ANCA-WR Fall 2021: Week 1-3
The Fall 2021 interns began their program with a group orientation on the first week via Zoom. We met the ANCA-WR staff Alex Galitsky, Armen Sahakyan, Edward Barsoumian, and Ruben Karapetian who pitched us their projects and what each intern would expect if assigned to their respective groups. On September 21 interns were given their first lecture by Nora Hovsepian, a chairperson of the ANCA Western Region for over a decade. At the core of the ANCA’s mission is to further the Hye Tahd (Armenian cause) by connecting with state officials and advocating support by bringing awareness to Armenian issues on the federal, state, and local levels. Several generations of Armenian-Americans have been part of the Hye Tahd and due to their efforts the US Senate and Congress recognized the Armenian genocide in 2019. This was followed by the recognition of the genocide in 2021 by President Joseph Biden which can be marked as one of the ANCA’s greatest achievements. Nora Hovsepian went onto explain how the ANCA’s current focus is to get Turkey to recognize the Armenian genocide and in time pay reparations to the Armenian community that was effected through monetary payments and the return of Armenian ancestral lands.

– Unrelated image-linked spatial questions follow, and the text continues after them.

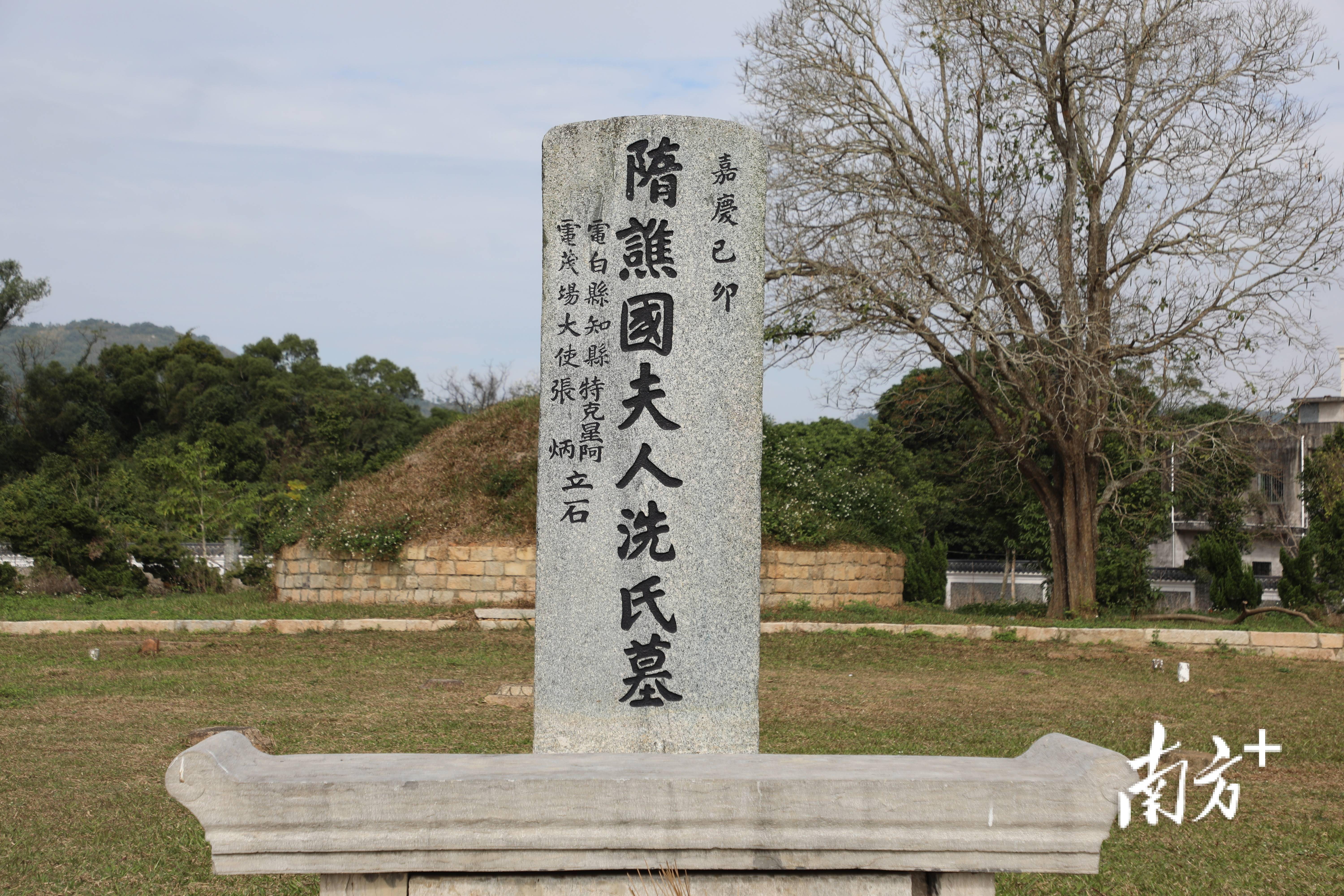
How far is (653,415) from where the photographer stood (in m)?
4.10

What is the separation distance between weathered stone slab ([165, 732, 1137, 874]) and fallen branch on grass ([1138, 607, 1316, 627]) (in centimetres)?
1365

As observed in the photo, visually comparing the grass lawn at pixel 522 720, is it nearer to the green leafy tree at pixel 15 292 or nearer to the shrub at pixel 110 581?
the shrub at pixel 110 581

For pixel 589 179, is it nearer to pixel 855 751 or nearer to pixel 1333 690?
pixel 855 751

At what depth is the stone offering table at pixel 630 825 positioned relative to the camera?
2387mm

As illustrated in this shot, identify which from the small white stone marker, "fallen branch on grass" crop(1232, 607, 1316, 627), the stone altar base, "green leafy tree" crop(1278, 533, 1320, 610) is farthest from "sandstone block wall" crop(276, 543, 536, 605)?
the stone altar base

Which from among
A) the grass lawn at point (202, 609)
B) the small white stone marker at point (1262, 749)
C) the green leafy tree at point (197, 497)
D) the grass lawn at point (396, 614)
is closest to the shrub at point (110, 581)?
the grass lawn at point (202, 609)

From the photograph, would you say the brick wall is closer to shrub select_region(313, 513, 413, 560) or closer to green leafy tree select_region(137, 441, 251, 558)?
shrub select_region(313, 513, 413, 560)

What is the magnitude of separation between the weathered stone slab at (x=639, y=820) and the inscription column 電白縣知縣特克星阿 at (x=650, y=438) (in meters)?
1.52

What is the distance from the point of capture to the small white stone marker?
22.9 feet

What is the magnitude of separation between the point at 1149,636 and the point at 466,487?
1002cm

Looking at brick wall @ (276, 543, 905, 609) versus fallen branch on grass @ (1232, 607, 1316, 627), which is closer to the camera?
fallen branch on grass @ (1232, 607, 1316, 627)

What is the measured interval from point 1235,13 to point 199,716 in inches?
579

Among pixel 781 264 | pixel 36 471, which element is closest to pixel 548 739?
pixel 781 264

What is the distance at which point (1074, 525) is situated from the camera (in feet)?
51.3
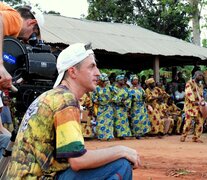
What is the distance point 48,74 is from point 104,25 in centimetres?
1397

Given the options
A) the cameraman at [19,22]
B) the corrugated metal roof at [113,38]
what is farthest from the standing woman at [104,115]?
the cameraman at [19,22]

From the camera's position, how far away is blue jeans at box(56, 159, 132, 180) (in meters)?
2.60

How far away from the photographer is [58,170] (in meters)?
2.70

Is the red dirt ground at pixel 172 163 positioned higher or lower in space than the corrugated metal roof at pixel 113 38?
lower

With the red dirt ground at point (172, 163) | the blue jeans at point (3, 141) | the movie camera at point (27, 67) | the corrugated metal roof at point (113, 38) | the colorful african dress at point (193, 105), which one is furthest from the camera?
the corrugated metal roof at point (113, 38)

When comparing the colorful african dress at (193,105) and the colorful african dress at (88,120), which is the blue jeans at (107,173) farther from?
the colorful african dress at (88,120)

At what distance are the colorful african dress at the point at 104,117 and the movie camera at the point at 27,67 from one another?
30.4ft

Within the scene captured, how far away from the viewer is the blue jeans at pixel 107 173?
8.53 feet

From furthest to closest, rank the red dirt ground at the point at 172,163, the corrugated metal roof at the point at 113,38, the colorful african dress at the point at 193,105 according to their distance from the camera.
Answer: the corrugated metal roof at the point at 113,38 → the colorful african dress at the point at 193,105 → the red dirt ground at the point at 172,163

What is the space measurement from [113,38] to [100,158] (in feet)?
39.5

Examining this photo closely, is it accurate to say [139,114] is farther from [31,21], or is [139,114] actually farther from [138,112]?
[31,21]

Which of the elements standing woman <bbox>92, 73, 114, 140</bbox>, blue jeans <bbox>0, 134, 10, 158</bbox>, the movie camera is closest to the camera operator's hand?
the movie camera

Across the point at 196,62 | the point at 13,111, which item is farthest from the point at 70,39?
the point at 13,111

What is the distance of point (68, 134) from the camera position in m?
2.53
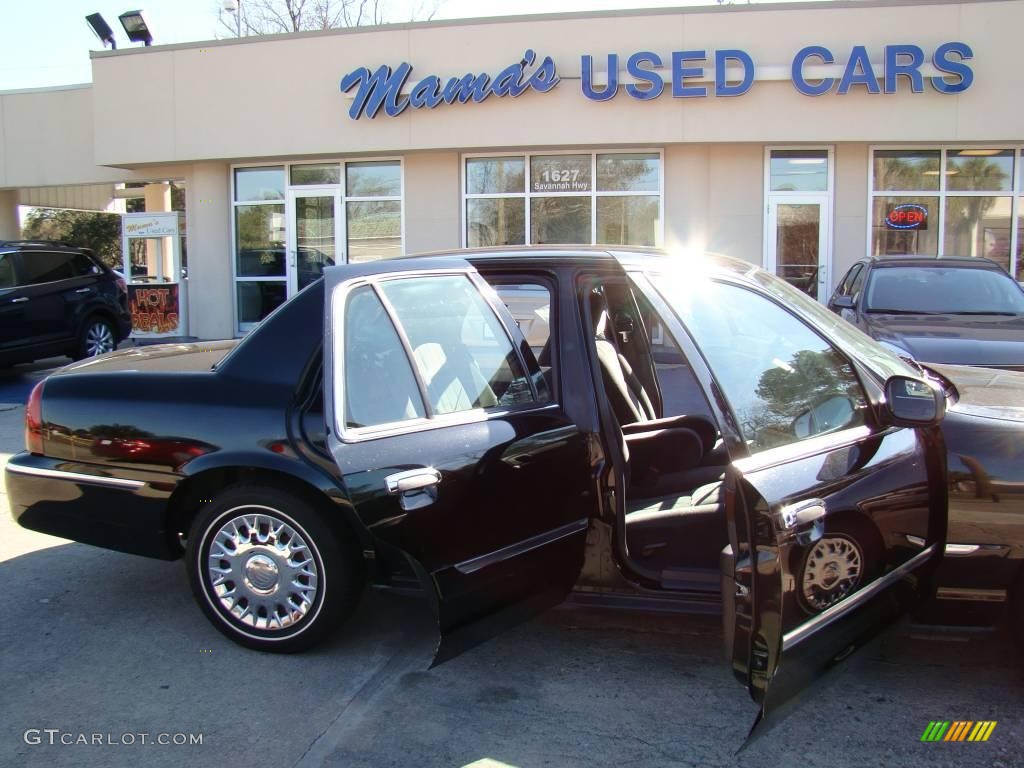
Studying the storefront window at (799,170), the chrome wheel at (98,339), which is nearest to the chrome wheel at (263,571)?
the chrome wheel at (98,339)

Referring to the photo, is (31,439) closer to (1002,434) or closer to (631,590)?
(631,590)

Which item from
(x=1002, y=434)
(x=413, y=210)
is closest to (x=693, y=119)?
(x=413, y=210)

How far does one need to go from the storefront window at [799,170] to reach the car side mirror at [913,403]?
441 inches

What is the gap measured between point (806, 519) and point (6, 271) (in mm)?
11373

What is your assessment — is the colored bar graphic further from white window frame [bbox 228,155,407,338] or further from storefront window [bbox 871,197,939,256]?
white window frame [bbox 228,155,407,338]

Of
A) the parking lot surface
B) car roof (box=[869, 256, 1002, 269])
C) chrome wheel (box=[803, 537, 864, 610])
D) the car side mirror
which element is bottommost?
the parking lot surface

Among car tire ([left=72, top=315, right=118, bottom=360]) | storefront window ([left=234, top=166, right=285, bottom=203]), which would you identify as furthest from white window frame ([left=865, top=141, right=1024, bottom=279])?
car tire ([left=72, top=315, right=118, bottom=360])

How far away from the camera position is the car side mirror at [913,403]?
9.73 ft

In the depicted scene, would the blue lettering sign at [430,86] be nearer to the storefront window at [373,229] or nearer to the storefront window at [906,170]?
the storefront window at [373,229]

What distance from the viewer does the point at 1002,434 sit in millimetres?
3158

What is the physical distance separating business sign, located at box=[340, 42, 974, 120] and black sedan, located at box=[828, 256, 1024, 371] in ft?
15.6

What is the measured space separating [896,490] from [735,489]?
741 mm

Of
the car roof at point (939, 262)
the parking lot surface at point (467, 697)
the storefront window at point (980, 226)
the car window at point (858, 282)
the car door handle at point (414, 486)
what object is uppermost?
the storefront window at point (980, 226)

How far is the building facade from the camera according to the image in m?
12.7
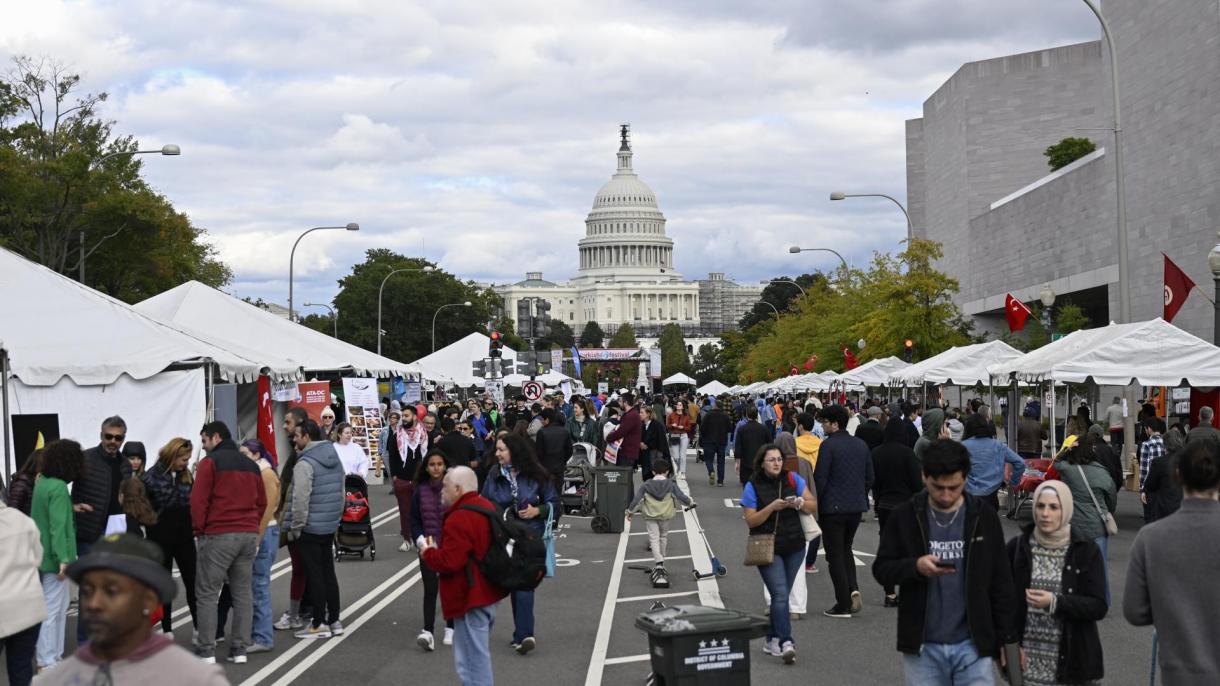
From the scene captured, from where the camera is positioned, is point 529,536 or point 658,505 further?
point 658,505

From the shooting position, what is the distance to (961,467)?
235 inches

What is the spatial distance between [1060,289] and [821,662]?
160ft

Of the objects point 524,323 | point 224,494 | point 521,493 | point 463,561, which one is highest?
point 524,323

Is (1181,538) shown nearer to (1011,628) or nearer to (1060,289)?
(1011,628)

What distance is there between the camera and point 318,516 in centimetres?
1098

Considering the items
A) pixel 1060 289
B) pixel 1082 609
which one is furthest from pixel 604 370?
pixel 1082 609

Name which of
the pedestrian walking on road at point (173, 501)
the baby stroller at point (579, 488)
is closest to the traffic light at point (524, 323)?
the baby stroller at point (579, 488)

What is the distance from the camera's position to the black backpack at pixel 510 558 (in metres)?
7.83

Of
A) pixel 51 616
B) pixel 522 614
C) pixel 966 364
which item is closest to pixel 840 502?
pixel 522 614

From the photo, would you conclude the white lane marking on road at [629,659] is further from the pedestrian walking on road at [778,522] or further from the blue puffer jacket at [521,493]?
the blue puffer jacket at [521,493]

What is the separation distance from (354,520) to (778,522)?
582cm

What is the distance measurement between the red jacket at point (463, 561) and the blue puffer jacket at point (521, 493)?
300 centimetres

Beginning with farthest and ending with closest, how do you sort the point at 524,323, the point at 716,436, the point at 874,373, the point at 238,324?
the point at 874,373 → the point at 524,323 → the point at 716,436 → the point at 238,324

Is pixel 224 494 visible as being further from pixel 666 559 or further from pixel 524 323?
pixel 524 323
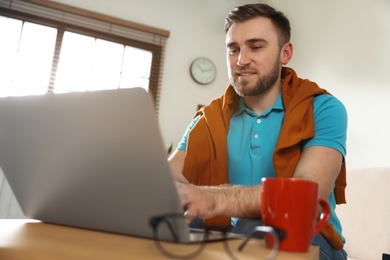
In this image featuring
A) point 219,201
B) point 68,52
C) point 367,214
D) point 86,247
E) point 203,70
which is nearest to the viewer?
point 86,247

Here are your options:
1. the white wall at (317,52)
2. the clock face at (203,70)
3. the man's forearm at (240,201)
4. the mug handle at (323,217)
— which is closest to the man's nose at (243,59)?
the man's forearm at (240,201)

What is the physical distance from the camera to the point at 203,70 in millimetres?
3717

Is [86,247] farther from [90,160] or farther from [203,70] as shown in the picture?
[203,70]

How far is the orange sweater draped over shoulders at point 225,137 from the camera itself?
1117 millimetres

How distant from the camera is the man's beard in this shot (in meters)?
1.35

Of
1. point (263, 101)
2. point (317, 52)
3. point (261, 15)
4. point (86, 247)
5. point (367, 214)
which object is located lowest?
point (367, 214)

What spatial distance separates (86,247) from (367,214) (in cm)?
156

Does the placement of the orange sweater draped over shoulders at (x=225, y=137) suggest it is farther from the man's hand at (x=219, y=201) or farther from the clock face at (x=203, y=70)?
the clock face at (x=203, y=70)

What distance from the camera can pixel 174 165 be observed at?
1355mm

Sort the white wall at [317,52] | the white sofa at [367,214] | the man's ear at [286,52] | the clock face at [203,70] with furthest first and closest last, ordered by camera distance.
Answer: the clock face at [203,70]
the white wall at [317,52]
the white sofa at [367,214]
the man's ear at [286,52]

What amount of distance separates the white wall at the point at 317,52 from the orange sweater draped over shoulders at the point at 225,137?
47.5 inches

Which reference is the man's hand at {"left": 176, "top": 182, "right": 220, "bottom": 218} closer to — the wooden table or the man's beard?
the wooden table

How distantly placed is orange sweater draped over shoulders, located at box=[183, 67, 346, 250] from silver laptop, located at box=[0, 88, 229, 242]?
52 cm

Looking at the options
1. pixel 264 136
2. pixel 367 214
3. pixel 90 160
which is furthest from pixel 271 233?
pixel 367 214
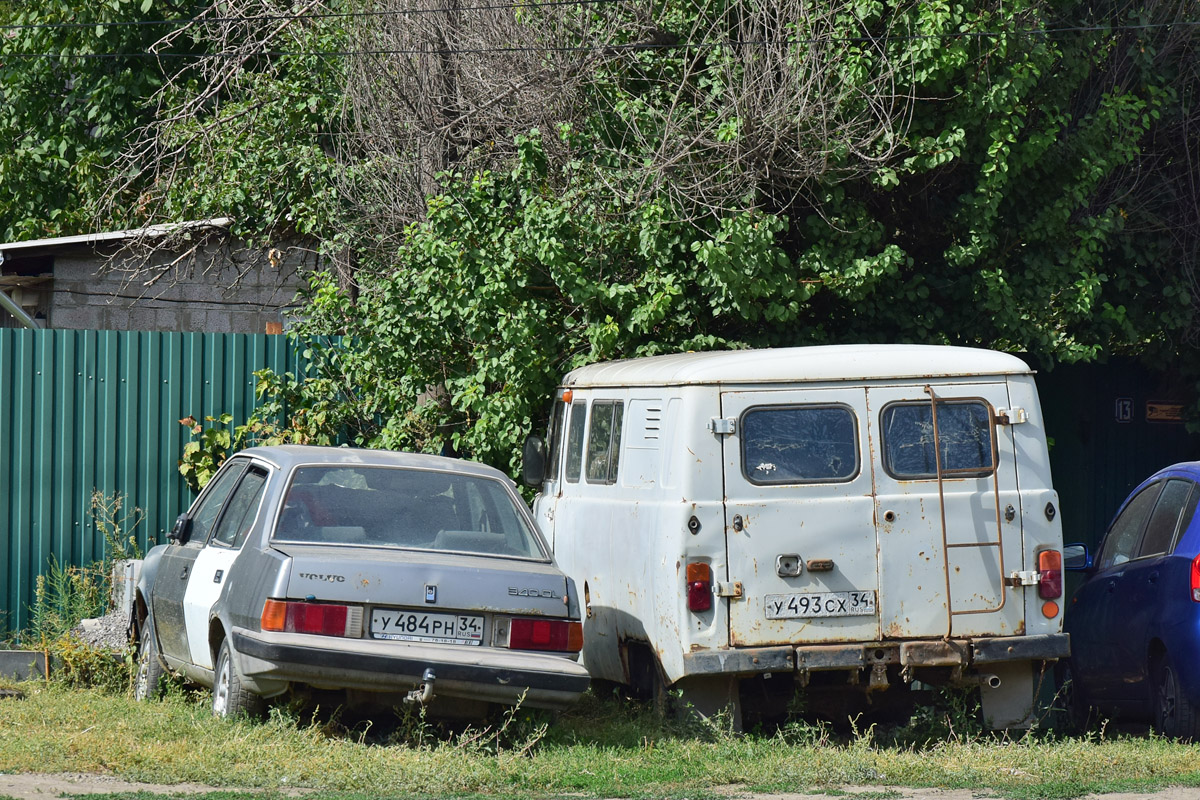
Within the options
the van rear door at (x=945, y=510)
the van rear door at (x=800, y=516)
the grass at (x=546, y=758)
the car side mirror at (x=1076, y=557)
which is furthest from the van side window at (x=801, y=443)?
the car side mirror at (x=1076, y=557)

Interns were exposed to the four different types of Armenian genocide denial employed by Turkey and Azerbaijan who continue to operate with genocidal intent toward Armenia. The methods used by denialists ranged from outright denial that any killings took place to a more benign version by claiming many Armenians perished but due to war-time conditions. Interns were taught both defensive and offensive methods in order to counter such denialist rhetoric. The offensive method would involve using academic and primary sources, employing the use of social media, and spreading awareness of the genocide through the arts such as films. If using the defensive approach, one should ask denialists questions such as why there are no more Armenians left on their ancestral lands. The lecture ended with a discussion around the war on Artsakh by Azerbaijan last year which has left Armenians with the dilemma of abandoning Artsakh to save the core Republic of Armenia or trying to salvage what we can.
Starting off our third week, interns met with Tereza Yerimyan, Director of Government Affairs at the ANCA, who gave us more insight into the organization’s lobbying efforts. Tereza explained that now with the ANCA’s goal of American recognition of the genocide out of the way, their efforts focus on education about the genocide and legal work to make the case for reparations. In addition, the ANCA is currently working on stopping arms sales to Azerbaijan and enforcing sanctions on Turkey. In response to a question, Tereza stated that the biggest accomplishment by the ANCA besides US recognition of the genocide was getting the US to send aid to Artsakh despite the fact it does not recognize it as an independent sovereign political entity.
On September 24, interns met with Board Member and Treasurer of the ANCA Western Region, Hermineh Pakhanians, who lectured us on the Near East Relief Fund and their philanthropic efforts toward the Armenian people during the early 20th century. The organization began when Henry Morgenthau, after several attempts to convince Talaat Pasha to stop the extermination of Armenians, created a committee with his wealthy and influential friends in order to raise funds to assist the Armenian people. Through their efforts a total of $3 billion US dollars were raised, funds if which were not procured would have left many more Armenians dead. The Near East Relief Fund was one of the first US organizations to appeal to the American public and thus it created one of the first ever marketing campaigns in the country. Films, posters, and celebrities were used by the organization to spread its message. This led to an overwhelming response not only from America but the entire world. Near East Relief workers were also instrumental in taking care of Armenian orphans, particularly American missionaries who dedicated their entire lives to the cause. These orphans would grow up in time and move to the neighboring countries of Turkey that welcomed them. This particular lecture was very eye-opening for most of the interns as many of us had not even heard of the fund which was a key in keeping the Armenian nation alive.
Ending our third week, interns met with Alina Sarkissian, co-chair of the ANCA Professional Network who gave us advice regarding how we should conduct ourselves during interviews. We were first taught to have a short “elevator” pitch which would be a quick introduction about ourselves and what our employers would like to know about us specifically. Interns were also told to have a few short stories on hand that would demonstrate skills and abilities that employers would find favorable. Finally, on interview day interns were advised on how to dress appropriately and to always arrive early. Punctuality is key with many employers. The presentation ended with a question-and-answer session where interns asked Tereza how to deal with issues they had to personally face during previous interviews. The advice given was something all the interns could use in their future careers.